Description of the task » Let the output be exactly the lines from the one containing "Label granularity: sequence-level." through the end of the records below, both included.

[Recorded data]
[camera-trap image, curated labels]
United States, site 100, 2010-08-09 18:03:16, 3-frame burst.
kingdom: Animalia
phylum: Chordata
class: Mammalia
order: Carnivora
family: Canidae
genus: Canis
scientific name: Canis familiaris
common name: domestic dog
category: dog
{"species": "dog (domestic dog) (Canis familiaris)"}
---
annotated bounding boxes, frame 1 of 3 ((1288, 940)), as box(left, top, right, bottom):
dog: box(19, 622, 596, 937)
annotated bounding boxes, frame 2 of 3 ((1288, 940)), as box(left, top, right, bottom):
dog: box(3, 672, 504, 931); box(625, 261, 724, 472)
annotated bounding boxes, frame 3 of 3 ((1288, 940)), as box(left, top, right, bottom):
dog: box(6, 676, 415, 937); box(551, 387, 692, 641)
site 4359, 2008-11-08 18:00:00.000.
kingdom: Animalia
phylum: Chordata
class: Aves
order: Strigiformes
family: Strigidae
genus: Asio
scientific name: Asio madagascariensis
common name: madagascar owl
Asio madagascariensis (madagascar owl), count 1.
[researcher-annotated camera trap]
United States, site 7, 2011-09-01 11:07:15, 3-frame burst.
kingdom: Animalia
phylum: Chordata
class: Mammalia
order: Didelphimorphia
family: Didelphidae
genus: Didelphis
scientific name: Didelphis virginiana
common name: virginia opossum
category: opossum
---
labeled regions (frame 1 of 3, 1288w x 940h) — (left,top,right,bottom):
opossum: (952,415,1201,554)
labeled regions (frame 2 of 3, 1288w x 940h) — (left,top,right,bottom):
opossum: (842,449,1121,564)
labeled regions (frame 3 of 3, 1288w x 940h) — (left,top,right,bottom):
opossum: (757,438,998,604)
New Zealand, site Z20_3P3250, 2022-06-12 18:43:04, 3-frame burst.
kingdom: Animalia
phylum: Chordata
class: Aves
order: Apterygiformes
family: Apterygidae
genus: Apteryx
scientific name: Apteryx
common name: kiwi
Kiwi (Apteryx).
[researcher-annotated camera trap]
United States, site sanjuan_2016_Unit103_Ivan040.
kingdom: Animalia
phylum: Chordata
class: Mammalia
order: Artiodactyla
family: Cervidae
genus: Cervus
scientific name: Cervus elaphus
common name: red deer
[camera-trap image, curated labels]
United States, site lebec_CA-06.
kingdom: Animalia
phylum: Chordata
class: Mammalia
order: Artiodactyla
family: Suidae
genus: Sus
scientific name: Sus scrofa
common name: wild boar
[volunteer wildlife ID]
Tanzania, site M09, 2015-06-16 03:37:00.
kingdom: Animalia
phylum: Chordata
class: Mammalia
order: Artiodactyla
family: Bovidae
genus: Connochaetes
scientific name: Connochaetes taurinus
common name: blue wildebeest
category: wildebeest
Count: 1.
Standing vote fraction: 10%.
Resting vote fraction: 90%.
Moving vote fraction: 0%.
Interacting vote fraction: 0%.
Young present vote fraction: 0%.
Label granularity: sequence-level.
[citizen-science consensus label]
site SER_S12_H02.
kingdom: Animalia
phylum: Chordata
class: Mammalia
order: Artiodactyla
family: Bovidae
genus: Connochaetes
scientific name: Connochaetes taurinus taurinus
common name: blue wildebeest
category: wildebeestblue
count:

Result of the task »
Label granularity: sequence-level.
[citizen-science consensus label]
site SER_S12_H02.
kingdom: Animalia
phylum: Chordata
class: Mammalia
order: Artiodactyla
family: Bovidae
genus: Connochaetes
scientific name: Connochaetes taurinus taurinus
common name: blue wildebeest
category: wildebeestblue
count:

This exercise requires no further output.